● **Esercizio assegnato 1**: Individua nei record che seguono ogni riga contenente la parola "pale" e trascrivila.

● **Estratto del testo**:
§ §
ISSN 2385-1376
Testo massima
Con sentenza
n. 19108 del 06-11-2012 la Corte di
Cassazione si è pronunciata in merito alla non revocabilità di operazioni
contabili di pari importo effettuate su un conto anticipi e su un conto
ordinario, laddove sia rimasta inalterata la complessiva esposizione debitoria
della società.
La vicenda
trae origine dall’azione revocatoria proposta dall’amministrazione
straordinaria di una società nei confronti della Banca e avente ad oggetto due
operazioni di segno contrario:
Con la prima operazione era stata versata sul conto
anticipi una somma pari al saldo passivo dello stesso conto, con conseguente
azzeramento dello stesso, tramite addebito di pari importo sul conto ordinario;
Con la seconda operazione era stato effettuato un
versamento di pari importo sul conto ordinario, tramite prelievo dal conto
anticipi.
Dette
operazioni erano state ritenute revocabili sia in primo che in secondo grado,
sul presupposto che le stesse avessero da un lato generato un pagamento di
effetti insoluti e dall’altro ridotto il saldo passivo del conto ordinario,
avendo di fatto natura solutoria.
La Suprema
Corte, nell’accogliere il ricorso promosso dall’Amministrazione straordinaria,
evidenzia che la revocatoria dei versamenti in conto corrente presuppone il
pagamento da parte del correntista o del terzo, con conseguente riduzione del
credito della banca, circostanza questa che non si era verificata nella
fattispecie.
Ed infatti,
secondo la Corte, la riduzione del passivo del conto anticipi assume valore di
pagamento solo laddove avvenga a fronte di una provvista, mentre nel caso di
specie la provvista utilizzata era costituita dal trasferimento dell’iscrizione
a debito su altro conto corrente (ordinario).
Tale
circostanza è sufficiente ad escludere la natura solutoria dell’operazione, in
quanto l’accredito effettuato sul conto anticipi era stato operato mediante
addebito sul conto operativo, con la conseguenza che alcuna variazione nel
credito della Banca si era verificata.
Del pari,
nella seconda operazione di accredito sul conto ordinario con prelievo dal
conto anticipi, si è verificata una mera operazione contabile per la quale
alcun vantaggio economico si era prodotto nei confronti della Banca, non
potendosi ritenere che attraverso una annotazione a debito “si possa prelevare una somma da un conto che
presenta un saldo pari a zero per estinguere un’obbligazione”.
§ §
Domande sulla geometria della scena:

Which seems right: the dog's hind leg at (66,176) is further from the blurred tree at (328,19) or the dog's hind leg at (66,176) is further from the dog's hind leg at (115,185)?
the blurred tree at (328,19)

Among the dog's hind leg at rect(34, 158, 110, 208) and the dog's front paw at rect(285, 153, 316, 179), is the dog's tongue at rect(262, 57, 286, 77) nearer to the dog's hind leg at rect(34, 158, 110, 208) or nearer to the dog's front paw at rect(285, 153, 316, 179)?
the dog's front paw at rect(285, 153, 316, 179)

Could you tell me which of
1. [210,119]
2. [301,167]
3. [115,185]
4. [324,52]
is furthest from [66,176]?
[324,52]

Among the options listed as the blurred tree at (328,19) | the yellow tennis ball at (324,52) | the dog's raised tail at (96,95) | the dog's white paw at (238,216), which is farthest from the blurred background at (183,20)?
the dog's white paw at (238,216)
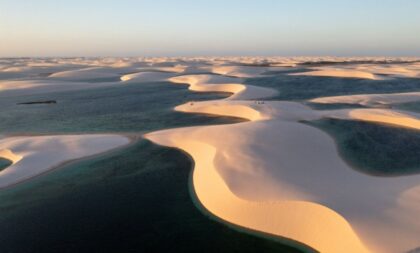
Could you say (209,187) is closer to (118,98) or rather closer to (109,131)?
(109,131)

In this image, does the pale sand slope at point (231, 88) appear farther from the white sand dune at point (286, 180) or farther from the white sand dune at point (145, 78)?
the white sand dune at point (286, 180)

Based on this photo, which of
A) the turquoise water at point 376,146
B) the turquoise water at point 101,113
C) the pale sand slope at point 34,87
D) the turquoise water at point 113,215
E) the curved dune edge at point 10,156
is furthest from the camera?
the pale sand slope at point 34,87

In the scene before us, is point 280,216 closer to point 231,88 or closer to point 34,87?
point 231,88

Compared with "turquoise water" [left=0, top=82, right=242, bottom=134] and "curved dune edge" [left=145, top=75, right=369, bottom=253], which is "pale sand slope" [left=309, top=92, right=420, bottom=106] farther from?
"curved dune edge" [left=145, top=75, right=369, bottom=253]

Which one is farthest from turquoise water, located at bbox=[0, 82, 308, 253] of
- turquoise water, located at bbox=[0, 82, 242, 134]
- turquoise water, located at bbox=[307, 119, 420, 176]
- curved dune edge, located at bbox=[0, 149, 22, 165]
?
turquoise water, located at bbox=[307, 119, 420, 176]

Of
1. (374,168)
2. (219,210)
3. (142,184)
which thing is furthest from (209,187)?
(374,168)

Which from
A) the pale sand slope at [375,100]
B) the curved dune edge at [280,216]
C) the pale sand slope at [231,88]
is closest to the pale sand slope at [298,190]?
the curved dune edge at [280,216]
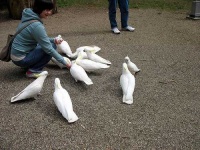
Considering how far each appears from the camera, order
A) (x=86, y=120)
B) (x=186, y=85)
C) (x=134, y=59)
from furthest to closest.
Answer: (x=134, y=59), (x=186, y=85), (x=86, y=120)

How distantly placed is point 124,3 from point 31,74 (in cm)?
256

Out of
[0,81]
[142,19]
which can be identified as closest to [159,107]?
[0,81]

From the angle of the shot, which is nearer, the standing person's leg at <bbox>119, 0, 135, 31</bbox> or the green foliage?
the standing person's leg at <bbox>119, 0, 135, 31</bbox>

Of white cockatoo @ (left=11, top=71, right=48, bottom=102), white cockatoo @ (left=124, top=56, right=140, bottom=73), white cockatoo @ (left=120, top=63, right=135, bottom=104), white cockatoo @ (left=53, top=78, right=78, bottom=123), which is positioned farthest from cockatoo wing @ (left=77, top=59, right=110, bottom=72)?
white cockatoo @ (left=53, top=78, right=78, bottom=123)

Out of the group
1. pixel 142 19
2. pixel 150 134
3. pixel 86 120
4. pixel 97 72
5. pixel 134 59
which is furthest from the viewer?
pixel 142 19

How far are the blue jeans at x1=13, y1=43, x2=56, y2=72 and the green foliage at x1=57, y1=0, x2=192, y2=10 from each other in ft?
16.3

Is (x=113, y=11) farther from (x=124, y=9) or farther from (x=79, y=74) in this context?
(x=79, y=74)

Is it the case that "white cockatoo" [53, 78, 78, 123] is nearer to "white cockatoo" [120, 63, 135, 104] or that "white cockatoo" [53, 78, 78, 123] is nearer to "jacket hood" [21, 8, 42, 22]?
"white cockatoo" [120, 63, 135, 104]

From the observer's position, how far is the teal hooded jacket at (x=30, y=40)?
10.4ft

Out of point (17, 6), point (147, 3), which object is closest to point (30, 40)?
point (17, 6)

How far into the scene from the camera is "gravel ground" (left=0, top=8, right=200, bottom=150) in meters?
2.32

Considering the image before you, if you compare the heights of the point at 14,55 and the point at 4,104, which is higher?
→ the point at 14,55

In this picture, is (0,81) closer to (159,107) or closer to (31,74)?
(31,74)

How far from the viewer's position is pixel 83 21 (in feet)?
21.7
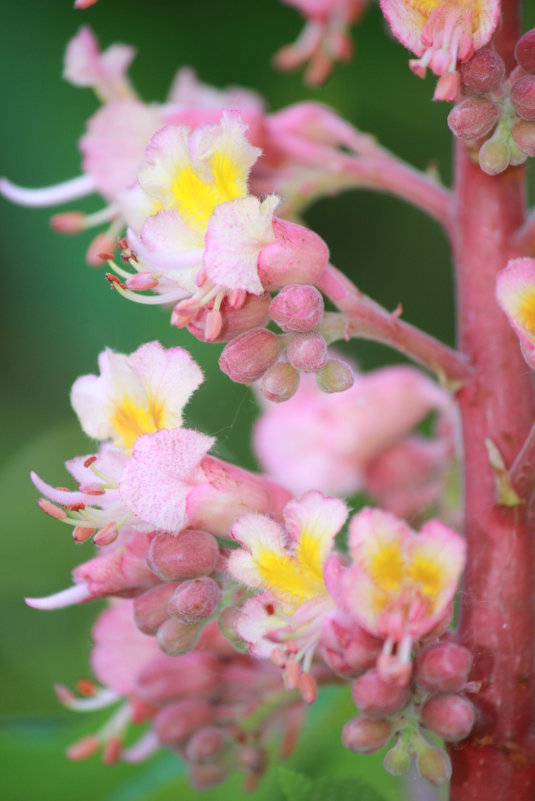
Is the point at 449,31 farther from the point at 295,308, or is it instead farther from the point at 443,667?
the point at 443,667

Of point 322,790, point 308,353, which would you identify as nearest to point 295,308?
point 308,353

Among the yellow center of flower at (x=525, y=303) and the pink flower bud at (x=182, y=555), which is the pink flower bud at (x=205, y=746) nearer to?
the pink flower bud at (x=182, y=555)

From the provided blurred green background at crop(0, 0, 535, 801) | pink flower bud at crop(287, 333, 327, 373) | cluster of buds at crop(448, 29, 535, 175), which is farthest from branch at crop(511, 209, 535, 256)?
blurred green background at crop(0, 0, 535, 801)

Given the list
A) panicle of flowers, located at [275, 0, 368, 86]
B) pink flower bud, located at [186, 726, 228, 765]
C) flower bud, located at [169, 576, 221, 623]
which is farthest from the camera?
panicle of flowers, located at [275, 0, 368, 86]

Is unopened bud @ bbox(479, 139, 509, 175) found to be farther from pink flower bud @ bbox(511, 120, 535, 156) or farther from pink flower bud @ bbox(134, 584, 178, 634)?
pink flower bud @ bbox(134, 584, 178, 634)

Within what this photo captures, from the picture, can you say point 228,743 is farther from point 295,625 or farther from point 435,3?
point 435,3

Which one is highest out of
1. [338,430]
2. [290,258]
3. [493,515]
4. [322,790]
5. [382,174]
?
[290,258]
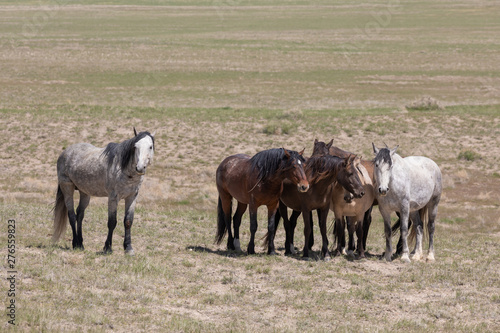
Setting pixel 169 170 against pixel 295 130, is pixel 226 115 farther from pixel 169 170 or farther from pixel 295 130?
pixel 169 170

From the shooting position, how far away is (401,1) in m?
135

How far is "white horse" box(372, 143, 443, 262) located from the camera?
12.1 m

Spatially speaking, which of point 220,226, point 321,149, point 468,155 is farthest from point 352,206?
point 468,155

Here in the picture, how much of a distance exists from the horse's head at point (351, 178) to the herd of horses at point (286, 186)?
2 cm

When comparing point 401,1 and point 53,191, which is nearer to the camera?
point 53,191

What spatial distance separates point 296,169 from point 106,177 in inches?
131

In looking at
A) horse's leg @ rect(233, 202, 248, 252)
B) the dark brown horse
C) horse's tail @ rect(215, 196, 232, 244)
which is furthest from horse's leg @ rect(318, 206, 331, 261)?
horse's tail @ rect(215, 196, 232, 244)

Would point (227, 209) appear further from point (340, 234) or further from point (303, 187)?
point (303, 187)

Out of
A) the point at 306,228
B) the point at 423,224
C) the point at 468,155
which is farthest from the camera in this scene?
the point at 468,155

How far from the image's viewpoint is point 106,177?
37.2 ft

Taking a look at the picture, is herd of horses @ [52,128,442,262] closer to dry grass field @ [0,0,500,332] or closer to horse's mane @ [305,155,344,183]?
horse's mane @ [305,155,344,183]

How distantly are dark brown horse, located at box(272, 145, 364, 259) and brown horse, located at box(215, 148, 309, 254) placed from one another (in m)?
0.39

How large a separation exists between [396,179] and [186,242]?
4.50m

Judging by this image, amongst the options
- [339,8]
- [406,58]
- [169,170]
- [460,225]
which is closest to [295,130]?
[169,170]
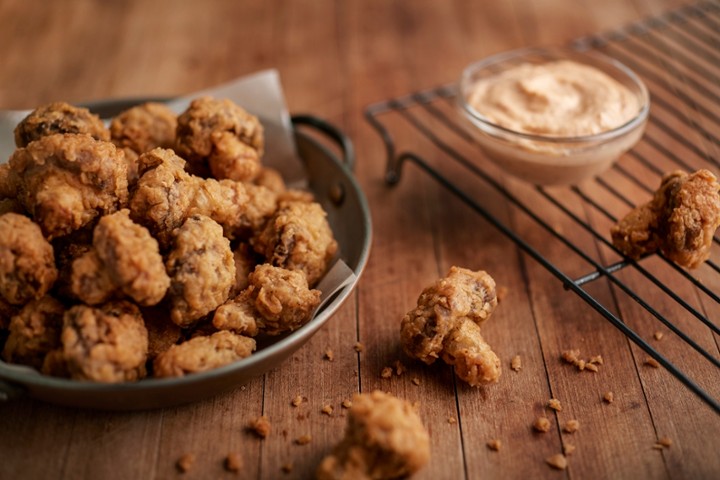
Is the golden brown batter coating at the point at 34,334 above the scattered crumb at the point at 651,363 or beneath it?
above

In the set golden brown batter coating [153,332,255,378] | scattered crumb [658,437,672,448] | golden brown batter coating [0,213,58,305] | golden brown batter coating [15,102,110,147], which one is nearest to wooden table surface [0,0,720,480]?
scattered crumb [658,437,672,448]

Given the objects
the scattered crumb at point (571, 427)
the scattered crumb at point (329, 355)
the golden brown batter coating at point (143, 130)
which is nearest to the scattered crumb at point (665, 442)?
the scattered crumb at point (571, 427)

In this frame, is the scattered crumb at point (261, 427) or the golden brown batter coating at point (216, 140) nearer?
the scattered crumb at point (261, 427)

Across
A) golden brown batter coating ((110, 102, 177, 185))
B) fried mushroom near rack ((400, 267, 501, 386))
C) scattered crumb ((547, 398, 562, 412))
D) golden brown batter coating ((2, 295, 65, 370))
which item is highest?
golden brown batter coating ((110, 102, 177, 185))

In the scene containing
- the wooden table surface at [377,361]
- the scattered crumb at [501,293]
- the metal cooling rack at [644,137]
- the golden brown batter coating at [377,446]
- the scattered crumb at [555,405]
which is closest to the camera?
the golden brown batter coating at [377,446]

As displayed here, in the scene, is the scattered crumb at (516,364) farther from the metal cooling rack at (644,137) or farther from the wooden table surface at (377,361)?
the metal cooling rack at (644,137)

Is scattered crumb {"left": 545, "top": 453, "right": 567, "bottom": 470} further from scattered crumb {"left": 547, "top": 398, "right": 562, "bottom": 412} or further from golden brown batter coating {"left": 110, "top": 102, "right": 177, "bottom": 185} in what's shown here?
golden brown batter coating {"left": 110, "top": 102, "right": 177, "bottom": 185}

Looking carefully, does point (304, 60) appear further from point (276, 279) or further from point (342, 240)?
point (276, 279)
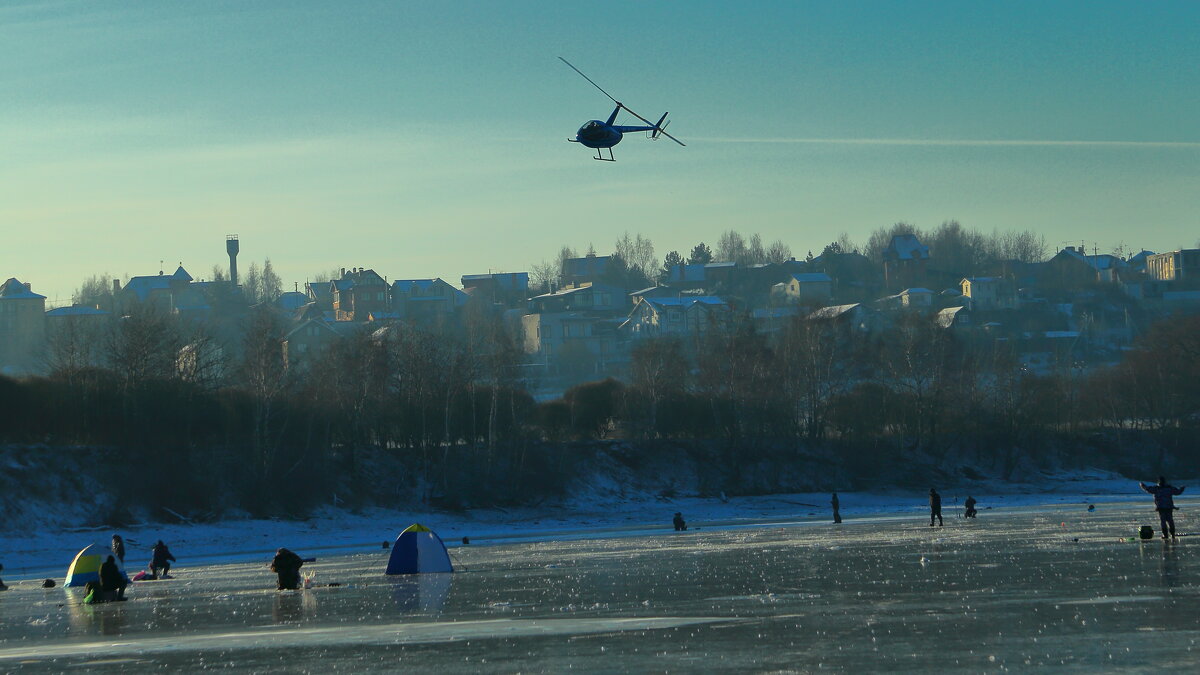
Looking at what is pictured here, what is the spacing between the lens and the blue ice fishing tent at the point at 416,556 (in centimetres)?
3288

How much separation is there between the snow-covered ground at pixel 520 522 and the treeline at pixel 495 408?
10.2ft

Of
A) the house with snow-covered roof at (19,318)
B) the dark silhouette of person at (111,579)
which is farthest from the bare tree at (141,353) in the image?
the house with snow-covered roof at (19,318)

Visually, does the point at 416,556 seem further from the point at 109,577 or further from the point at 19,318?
the point at 19,318

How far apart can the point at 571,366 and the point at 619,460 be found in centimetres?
8777

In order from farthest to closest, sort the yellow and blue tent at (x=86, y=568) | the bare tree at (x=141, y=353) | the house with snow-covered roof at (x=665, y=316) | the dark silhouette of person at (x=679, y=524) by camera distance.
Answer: the house with snow-covered roof at (x=665, y=316), the bare tree at (x=141, y=353), the dark silhouette of person at (x=679, y=524), the yellow and blue tent at (x=86, y=568)

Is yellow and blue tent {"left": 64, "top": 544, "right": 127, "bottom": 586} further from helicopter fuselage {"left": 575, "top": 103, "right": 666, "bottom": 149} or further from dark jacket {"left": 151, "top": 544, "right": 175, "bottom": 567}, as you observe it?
helicopter fuselage {"left": 575, "top": 103, "right": 666, "bottom": 149}

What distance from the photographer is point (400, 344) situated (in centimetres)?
8131

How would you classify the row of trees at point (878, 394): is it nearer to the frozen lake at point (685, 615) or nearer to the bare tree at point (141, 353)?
the bare tree at point (141, 353)

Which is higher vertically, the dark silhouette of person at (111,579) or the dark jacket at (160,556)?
the dark silhouette of person at (111,579)

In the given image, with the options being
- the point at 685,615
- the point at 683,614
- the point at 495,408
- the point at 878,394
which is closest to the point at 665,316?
the point at 878,394

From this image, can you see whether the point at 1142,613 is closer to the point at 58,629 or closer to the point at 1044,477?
the point at 58,629

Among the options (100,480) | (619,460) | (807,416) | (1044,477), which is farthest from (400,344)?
(1044,477)

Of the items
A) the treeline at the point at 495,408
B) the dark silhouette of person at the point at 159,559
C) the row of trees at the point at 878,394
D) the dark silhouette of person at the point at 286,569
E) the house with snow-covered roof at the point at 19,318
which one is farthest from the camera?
the house with snow-covered roof at the point at 19,318

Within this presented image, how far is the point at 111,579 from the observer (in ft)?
97.3
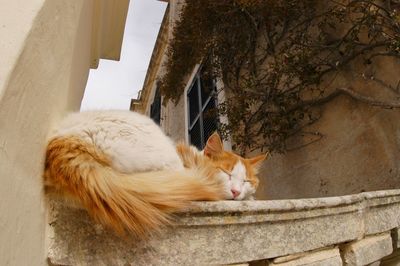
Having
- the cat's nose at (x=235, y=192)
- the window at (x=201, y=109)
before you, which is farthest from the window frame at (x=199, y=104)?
the cat's nose at (x=235, y=192)

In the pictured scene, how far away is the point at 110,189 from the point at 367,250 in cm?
123

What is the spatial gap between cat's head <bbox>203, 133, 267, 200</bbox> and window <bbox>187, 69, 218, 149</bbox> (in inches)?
101

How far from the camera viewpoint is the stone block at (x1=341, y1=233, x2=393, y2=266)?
1.39 meters

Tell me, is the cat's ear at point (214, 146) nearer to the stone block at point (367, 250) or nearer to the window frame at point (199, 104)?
the stone block at point (367, 250)

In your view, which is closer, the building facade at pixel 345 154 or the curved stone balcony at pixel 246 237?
the curved stone balcony at pixel 246 237

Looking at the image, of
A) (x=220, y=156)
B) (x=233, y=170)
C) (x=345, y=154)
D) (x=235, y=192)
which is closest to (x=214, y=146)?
(x=220, y=156)

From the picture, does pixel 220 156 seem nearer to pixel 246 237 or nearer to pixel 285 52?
pixel 246 237

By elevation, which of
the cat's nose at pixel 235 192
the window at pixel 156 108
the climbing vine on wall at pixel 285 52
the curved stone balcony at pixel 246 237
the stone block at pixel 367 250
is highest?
the window at pixel 156 108

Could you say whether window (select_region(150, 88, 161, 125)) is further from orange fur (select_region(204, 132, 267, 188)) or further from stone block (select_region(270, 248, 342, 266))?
stone block (select_region(270, 248, 342, 266))

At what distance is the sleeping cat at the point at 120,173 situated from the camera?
812mm

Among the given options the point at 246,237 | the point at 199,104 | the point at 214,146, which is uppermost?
the point at 199,104

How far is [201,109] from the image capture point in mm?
§ §
● **Esercizio assegnato 2**: Riprendi il testo sulla sentenza della Cassazione in materia di revocatoria bancaria e proseguilo dal punto in cui si interrompe.

● **Risposta all'esercizio 1**:
In this image, does the pale sand slope at point (231, 88) appear farther from the white sand dune at point (286, 180) or farther from the white sand dune at point (145, 78)?
C) the pale sand slope at point 34,87
the pale sand slope at point 34,87
Compared with "turquoise water" [left=0, top=82, right=242, bottom=134] and "curved dune edge" [left=145, top=75, right=369, bottom=253], which is "pale sand slope" [left=309, top=92, right=420, bottom=106] farther from?
A) the pale sand slope at [375,100]
C) the pale sand slope at [231,88]
is closest to the pale sand slope at [298,190]?

● **Risposta all'esercizio 2**:
Finalmente la Cassazione , al fine di
determinare la natura solutoria, ha dato rilevanza al CRITERIO DELL’EFFETTIVO
SPOSTAMENTO DI RICCHEZZA, con la conseguenza che le mere operazioni contabili
non integrano un pagamento revocabile quando non vi è alcuna concreta RIDUZIONE
DEL PASSIVO.
Testo del provvedimento
REPUBBLICA ITALIANA
IN NOME DEL POPOLO ITALIANO
LA CORTE SUPREMA DI CASSAZIONE
SEZIONE PRIMA CIVILE
ha pronunciato la seguente:
sul ricorso 8281-2006 proposto da:
BANCA;
RICORRENTE
contro
DITTA F.LLI BETA S.P.A. IN AMMINISTRAZIONE STRAORDINARIA;
CONTRORICORRENTE
avverso la sentenza n. 493/2005 della CORTE D’APPELLO di BRESCIA, depositata il 08/06/2005;
1. Il Tribunale di Brescia, con sentenza del 1992, revocò, su domanda dell’amministrazione straordinaria della F.lli BETA SPA, alcune rimesse eseguite dalla società allora in bonis, sui conti correnti nn. (OMISSIS) (cosiddetto conto operativo) e (OMISSIS) (cosiddetto conto anticipi) aperti presso la BANCA.
2. Detta sentenza è stata in alcune parti modificata dalla Corte d’appello di Brescia, con sentenza in data 8 giugno 2005. Per quel che ancora rileva, la corte territoriale ha accertato che in data 21 dicembre 1990 erano state eseguite due operazioni di segno contrario:
con la prima era stata versata sul conto anticipi una somma di L. 653.000.000, pari al saldo passivo dello stesso conto in quel momento, con addebito sul conto operativo, il cui saldo passivo era conseguentemente salito a L. 1.010.072.372; con la seconda era stato operato un versamento di L. 597.631.146 sul conto operativo, prelevandolo dal conto anticipi, il cui saldo, già azzerato con la precedente operazione, era andato in passivo dello stesso importo.
Secondo la Corte, la prima operazione costituiva pagamento di effetti rimasti insoluti alla scadenza, e la seconda – fatta oggetto di revoca in primo grado – aveva ridotto il passivo del conto operativo e quindi era solutoria, mentre la tesi difensiva della banca, che fosse stato in tal modo corretto un errore di contabilizzazione, non era riscontrata da ulteriori elementi, sicchè non v’era motivo di privilegiare quanto scritto in una lettera piuttosto che nell’estratto conto. Sulla base di queste premesse la corte territoriale ha respinto l’appello della banca, che censurava la disposta revoca della seconda operazione, e in accoglimento per questa parte dell’appello dell’amministrazione straordinaria ha revocato anche la prima.
3. Per la cassazione di questa sentenza, notificata il 12 gennaio 2006, ricorre la banca, con atto notificato il giorno 8 marzo 2006, per un unico motivo, illustrato anche con memoria.
L’amministrazione straordinaria resiste con controricorso notificato il 13 aprile 2006 e con memoria.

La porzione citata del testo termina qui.